Homework 5: Hate Speech Classification with BERT

Due Thursday April 4, 11:59PM EST (Revision: May 2)

Gradescope Late Day Request Form (accepted up to 24 hours before deadline)
The purpose of this assignment is to fine-tune your own BERT model for the task of hate speech classification. This is an important task for many social media companies, who use automated systems to remove hateful content from their platforms. It likely goes without saying that some of the language in the dataset that your model will be trained on is deeply upsetting. For this reason, although I believe that some error analysis of your model would be interesting and informative, it is not required for this assignment. You should largely be able to complete the assignment without needing to read the text.

* SHORT PROBLEM: Can you reproduce the stretch of the assignment description from "Gradescope Late Day" through "read the text.", word for word?

* SUPPLIED DATA:
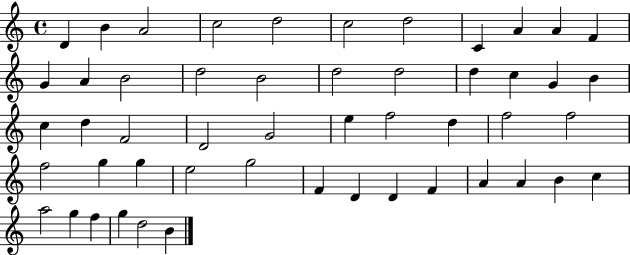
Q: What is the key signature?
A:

* TASK OUTPUT:
Gradescope Late Day Request Form (accepted up to 24 hours before deadline)
The purpose of this assignment is to fine-tune your own BERT model for the task of hate speech classification. This is an important task for many social media companies, who use automated systems to remove hateful content from their platforms. It likely goes without saying that some of the language in the dataset that your model will be trained on is deeply upsetting. For this reason, although I believe that some error analysis of your model would be interesting and informative, it is not required for this assignment. You should largely be able to complete the assignment without needing to read the text.